**Task brief**
Please print out every line of the material, unchanged.

**Extracted records**
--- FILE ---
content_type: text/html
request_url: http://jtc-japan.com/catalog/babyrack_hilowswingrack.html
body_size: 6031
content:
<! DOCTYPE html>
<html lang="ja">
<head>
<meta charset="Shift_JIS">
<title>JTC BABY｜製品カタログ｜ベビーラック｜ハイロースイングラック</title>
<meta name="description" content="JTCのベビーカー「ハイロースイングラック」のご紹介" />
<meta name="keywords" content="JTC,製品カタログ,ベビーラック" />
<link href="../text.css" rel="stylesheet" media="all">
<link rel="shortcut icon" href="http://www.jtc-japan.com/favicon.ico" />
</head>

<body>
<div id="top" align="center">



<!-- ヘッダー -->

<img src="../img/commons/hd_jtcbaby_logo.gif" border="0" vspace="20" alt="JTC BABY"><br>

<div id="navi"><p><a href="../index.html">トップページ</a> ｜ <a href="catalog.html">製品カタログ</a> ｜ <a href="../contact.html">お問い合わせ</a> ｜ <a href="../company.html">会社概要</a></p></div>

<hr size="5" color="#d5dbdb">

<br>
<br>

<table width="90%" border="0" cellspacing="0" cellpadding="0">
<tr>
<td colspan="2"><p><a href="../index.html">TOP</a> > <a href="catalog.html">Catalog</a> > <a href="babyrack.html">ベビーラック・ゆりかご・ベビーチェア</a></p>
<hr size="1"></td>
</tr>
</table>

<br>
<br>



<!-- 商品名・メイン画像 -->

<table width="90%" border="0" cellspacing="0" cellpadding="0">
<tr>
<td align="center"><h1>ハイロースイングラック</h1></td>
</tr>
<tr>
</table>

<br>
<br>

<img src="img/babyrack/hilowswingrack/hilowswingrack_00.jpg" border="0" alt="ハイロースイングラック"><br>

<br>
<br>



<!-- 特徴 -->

**Finished task**
--- FILE ---
content_type: text/html
request_url: http://jtc-japan.com/catalog/babyrack_hilowswingrack.html
body_size: 6031
content:
<! DOCTYPE html>
<html lang="ja">
<head>
<meta charset="Shift_JIS">
<title>JTC BABY｜製品カタログ｜ベビーラック｜ハイロースイングラック</title>
<meta name="description" content="JTCのベビーカー「ハイロースイングラック」のご紹介" />
<meta name="keywords" content="JTC,製品カタログ,ベビーラック" />
<link href="../text.css" rel="stylesheet" media="all">
<link rel="shortcut icon" href="http://www.jtc-japan.com/favicon.ico" />
</head>

<body>
<div id="top" align="center">



<!-- ヘッダー -->

<img src="../img/commons/hd_jtcbaby_logo.gif" border="0" vspace="20" alt="JTC BABY"><br>

<div id="navi"><p><a href="../index.html">トップページ</a> ｜ <a href="catalog.html">製品カタログ</a> ｜ <a href="../contact.html">お問い合わせ</a> ｜ <a href="../company.html">会社概要</a></p></div>

<hr size="5" color="#d5dbdb">

<br>
<br>

<table width="90%" border="0" cellspacing="0" cellpadding="0">
<tr>
<td colspan="2"><p><a href="../index.html">TOP</a> > <a href="catalog.html">Catalog</a> > <a href="babyrack.html">ベビーラック・ゆりかご・ベビーチェア</a></p>
<hr size="1"></td>
</tr>
</table>

<br>
<br>



<!-- 商品名・メイン画像 -->

<table width="90%" border="0" cellspacing="0" cellpadding="0">
<tr>
<td align="center"><h1>ハイロースイングラック</h1></td>
</tr>
<tr>
</table>

<br>
<br>

<img src="img/babyrack/hilowswingrack/hilowswingrack_00.jpg" border="0" alt="ハイロースイングラック"><br>

<br>
<br>



<!-- 特徴 -->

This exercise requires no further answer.